Reproduce every one of the rows below word for word, keeping them in the same order.

(Stored data entries)
■ ■ ■ ■

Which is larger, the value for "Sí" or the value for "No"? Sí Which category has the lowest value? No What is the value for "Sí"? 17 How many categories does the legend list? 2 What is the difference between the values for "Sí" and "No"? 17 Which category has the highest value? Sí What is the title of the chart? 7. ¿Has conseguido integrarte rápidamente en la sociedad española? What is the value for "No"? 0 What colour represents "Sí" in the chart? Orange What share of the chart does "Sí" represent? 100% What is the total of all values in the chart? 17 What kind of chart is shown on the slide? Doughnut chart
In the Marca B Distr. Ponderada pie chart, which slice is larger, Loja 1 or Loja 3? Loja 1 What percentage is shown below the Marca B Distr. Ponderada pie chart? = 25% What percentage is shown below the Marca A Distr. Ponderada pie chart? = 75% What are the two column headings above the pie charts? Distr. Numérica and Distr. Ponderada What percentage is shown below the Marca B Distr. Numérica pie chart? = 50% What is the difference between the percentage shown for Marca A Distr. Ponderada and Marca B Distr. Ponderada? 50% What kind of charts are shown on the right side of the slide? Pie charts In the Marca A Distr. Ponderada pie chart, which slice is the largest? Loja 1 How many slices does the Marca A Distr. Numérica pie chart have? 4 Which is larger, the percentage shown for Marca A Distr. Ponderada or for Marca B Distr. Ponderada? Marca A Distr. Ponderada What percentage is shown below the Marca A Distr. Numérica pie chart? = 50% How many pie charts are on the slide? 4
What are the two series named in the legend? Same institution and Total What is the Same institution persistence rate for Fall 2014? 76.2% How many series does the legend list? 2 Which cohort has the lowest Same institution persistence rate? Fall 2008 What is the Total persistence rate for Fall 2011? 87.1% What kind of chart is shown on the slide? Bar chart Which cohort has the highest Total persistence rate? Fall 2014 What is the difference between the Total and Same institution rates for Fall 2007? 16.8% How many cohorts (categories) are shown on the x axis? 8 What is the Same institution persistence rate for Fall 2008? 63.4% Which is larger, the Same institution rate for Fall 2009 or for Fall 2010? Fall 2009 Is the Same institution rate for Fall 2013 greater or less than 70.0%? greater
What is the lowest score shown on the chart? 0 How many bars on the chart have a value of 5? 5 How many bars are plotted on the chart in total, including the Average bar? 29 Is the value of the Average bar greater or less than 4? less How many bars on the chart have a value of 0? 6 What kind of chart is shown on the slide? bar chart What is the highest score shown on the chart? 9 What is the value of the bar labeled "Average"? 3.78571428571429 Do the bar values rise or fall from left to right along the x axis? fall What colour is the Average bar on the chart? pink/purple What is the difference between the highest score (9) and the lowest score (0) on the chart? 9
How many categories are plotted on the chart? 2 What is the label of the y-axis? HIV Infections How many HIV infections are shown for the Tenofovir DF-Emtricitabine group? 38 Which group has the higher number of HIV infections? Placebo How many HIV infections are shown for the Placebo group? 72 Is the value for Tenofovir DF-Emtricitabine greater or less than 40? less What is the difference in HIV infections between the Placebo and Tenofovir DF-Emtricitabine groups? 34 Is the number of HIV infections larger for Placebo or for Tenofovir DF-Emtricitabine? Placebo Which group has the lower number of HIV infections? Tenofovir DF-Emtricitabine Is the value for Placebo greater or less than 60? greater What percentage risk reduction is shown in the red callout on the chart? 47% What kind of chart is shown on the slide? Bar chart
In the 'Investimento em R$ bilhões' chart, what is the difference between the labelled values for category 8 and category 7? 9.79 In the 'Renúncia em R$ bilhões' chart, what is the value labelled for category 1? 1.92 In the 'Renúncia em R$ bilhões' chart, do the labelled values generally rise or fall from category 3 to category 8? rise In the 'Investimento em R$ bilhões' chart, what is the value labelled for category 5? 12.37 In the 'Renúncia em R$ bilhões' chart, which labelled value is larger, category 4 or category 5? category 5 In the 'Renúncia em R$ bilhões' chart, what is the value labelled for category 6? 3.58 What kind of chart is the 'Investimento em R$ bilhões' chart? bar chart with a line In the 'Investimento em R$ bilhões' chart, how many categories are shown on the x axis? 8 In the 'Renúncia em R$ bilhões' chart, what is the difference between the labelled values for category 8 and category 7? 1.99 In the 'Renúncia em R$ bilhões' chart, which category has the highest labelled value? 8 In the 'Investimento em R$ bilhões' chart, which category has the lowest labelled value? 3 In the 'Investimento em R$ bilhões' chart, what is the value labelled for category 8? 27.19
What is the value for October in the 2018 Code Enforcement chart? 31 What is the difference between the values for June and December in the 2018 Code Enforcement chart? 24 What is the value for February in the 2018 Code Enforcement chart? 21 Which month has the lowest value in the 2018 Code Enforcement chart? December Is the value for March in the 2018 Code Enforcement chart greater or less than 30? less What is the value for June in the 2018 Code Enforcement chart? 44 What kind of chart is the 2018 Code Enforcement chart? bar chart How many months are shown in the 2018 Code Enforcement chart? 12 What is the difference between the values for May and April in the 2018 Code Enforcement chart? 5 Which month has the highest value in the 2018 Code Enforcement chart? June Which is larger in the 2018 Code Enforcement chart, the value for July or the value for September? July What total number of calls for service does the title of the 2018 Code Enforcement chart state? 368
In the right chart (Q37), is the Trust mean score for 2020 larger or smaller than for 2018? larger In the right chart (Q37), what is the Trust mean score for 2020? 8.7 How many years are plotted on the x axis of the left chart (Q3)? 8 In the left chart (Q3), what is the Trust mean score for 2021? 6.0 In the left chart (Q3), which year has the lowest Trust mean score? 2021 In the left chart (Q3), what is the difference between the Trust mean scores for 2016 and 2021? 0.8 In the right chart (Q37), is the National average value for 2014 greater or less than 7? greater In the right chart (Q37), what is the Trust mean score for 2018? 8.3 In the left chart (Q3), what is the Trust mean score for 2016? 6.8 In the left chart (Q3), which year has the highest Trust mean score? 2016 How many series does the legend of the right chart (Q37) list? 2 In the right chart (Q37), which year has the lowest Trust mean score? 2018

■ ■ ■ ■

● **Solution for this problem**
Which is larger, the value for "Sí" or the value for "No"? Sí Which category has the lowest value? No What is the value for "Sí"? 17 How many categories does the legend list? 2 What is the difference between the values for "Sí" and "No"? 17 Which category has the highest value? Sí What is the title of the chart? 7. ¿Has conseguido integrarte rápidamente en la sociedad española? What is the value for "No"? 0 What colour represents "Sí" in the chart? Orange What share of the chart does "Sí" represent? 100% What is the total of all values in the chart? 17 What kind of chart is shown on the slide? Doughnut chart
In the Marca B Distr. Ponderada pie chart, which slice is larger, Loja 1 or Loja 3? Loja 1 What percentage is shown below the Marca B Distr. Ponderada pie chart? = 25% What percentage is shown below the Marca A Distr. Ponderada pie chart? = 75% What are the two column headings above the pie charts? Distr. Numérica and Distr. Ponderada What percentage is shown below the Marca B Distr. Numérica pie chart? = 50% What is the difference between the percentage shown for Marca A Distr. Ponderada and Marca B Distr. Ponderada? 50% What kind of charts are shown on the right side of the slide? Pie charts In the Marca A Distr. Ponderada pie chart, which slice is the largest? Loja 1 How many slices does the Marca A Distr. Numérica pie chart have? 4 Which is larger, the percentage shown for Marca A Distr. Ponderada or for Marca B Distr. Ponderada? Marca A Distr. Ponderada What percentage is shown below the Marca A Distr. Numérica pie chart? = 50% How many pie charts are on the slide? 4
What are the two series named in the legend? Same institution and Total What is the Same institution persistence rate for Fall 2014? 76.2% How many series does the legend list? 2 Which cohort has the lowest Same institution persistence rate? Fall 2008 What is the Total persistence rate for Fall 2011? 87.1% What kind of chart is shown on the slide? Bar chart Which cohort has the highest Total persistence rate? Fall 2014 What is the difference between the Total and Same institution rates for Fall 2007? 16.8% How many cohorts (categories) are shown on the x axis? 8 What is the Same institution persistence rate for Fall 2008? 63.4% Which is larger, the Same institution rate for Fall 2009 or for Fall 2010? Fall 2009 Is the Same institution rate for Fall 2013 greater or less than 70.0%? greater
What is the lowest score shown on the chart? 0 How many bars on the chart have a value of 5? 5 How many bars are plotted on the chart in total, including the Average bar? 29 Is the value of the Average bar greater or less than 4? less How many bars on the chart have a value of 0? 6 What kind of chart is shown on the slide? bar chart What is the highest score shown on the chart? 9 What is the value of the bar labeled "Average"? 3.78571428571429 Do the bar values rise or fall from left to right along the x axis? fall What colour is the Average bar on the chart? pink/purple What is the difference between the highest score (9) and the lowest score (0) on the chart? 9
How many categories are plotted on the chart? 2 What is the label of the y-axis? HIV Infections How many HIV infections are shown for the Tenofovir DF-Emtricitabine group? 38 Which group has the higher number of HIV infections? Placebo How many HIV infections are shown for the Placebo group? 72 Is the value for Tenofovir DF-Emtricitabine greater or less than 40? less What is the difference in HIV infections between the Placebo and Tenofovir DF-Emtricitabine groups? 34 Is the number of HIV infections larger for Placebo or for Tenofovir DF-Emtricitabine? Placebo Which group has the lower number of HIV infections? Tenofovir DF-Emtricitabine Is the value for Placebo greater or less than 60? greater What percentage risk reduction is shown in the red callout on the chart? 47% What kind of chart is shown on the slide? Bar chart
In the 'Investimento em R$ bilhões' chart, what is the difference between the labelled values for category 8 and category 7? 9.79 In the 'Renúncia em R$ bilhões' chart, what is the value labelled for category 1? 1.92 In the 'Renúncia em R$ bilhões' chart, do the labelled values generally rise or fall from category 3 to category 8? rise In the 'Investimento em R$ bilhões' chart, what is the value labelled for category 5? 12.37 In the 'Renúncia em R$ bilhões' chart, which labelled value is larger, category 4 or category 5? category 5 In the 'Renúncia em R$ bilhões' chart, what is the value labelled for category 6? 3.58 What kind of chart is the 'Investimento em R$ bilhões' chart? bar chart with a line In the 'Investimento em R$ bilhões' chart, how many categories are shown on the x axis? 8 In the 'Renúncia em R$ bilhões' chart, what is the difference between the labelled values for category 8 and category 7? 1.99 In the 'Renúncia em R$ bilhões' chart, which category has the highest labelled value? 8 In the 'Investimento em R$ bilhões' chart, which category has the lowest labelled value? 3 In the 'Investimento em R$ bilhões' chart, what is the value labelled for category 8? 27.19
What is the value for October in the 2018 Code Enforcement chart? 31 What is the difference between the values for June and December in the 2018 Code Enforcement chart? 24 What is the value for February in the 2018 Code Enforcement chart? 21 Which month has the lowest value in the 2018 Code Enforcement chart? December Is the value for March in the 2018 Code Enforcement chart greater or less than 30? less What is the value for June in the 2018 Code Enforcement chart? 44 What kind of chart is the 2018 Code Enforcement chart? bar chart How many months are shown in the 2018 Code Enforcement chart? 12 What is the difference between the values for May and April in the 2018 Code Enforcement chart? 5 Which month has the highest value in the 2018 Code Enforcement chart? June Which is larger in the 2018 Code Enforcement chart, the value for July or the value for September? July What total number of calls for service does the title of the 2018 Code Enforcement chart state? 368
In the right chart (Q37), is the Trust mean score for 2020 larger or smaller than for 2018? larger In the right chart (Q37), what is the Trust mean score for 2020? 8.7 How many years are plotted on the x axis of the left chart (Q3)? 8 In the left chart (Q3), what is the Trust mean score for 2021? 6.0 In the left chart (Q3), which year has the lowest Trust mean score? 2021 In the left chart (Q3), what is the difference between the Trust mean scores for 2016 and 2021? 0.8 In the right chart (Q37), is the National average value for 2014 greater or less than 7? greater In the right chart (Q37), what is the Trust mean score for 2018? 8.3 In the left chart (Q3), what is the Trust mean score for 2016? 6.8 In the left chart (Q3), which year has the highest Trust mean score? 2016 How many series does the legend of the right chart (Q37) list? 2 In the right chart (Q37), which year has the lowest Trust mean score? 2018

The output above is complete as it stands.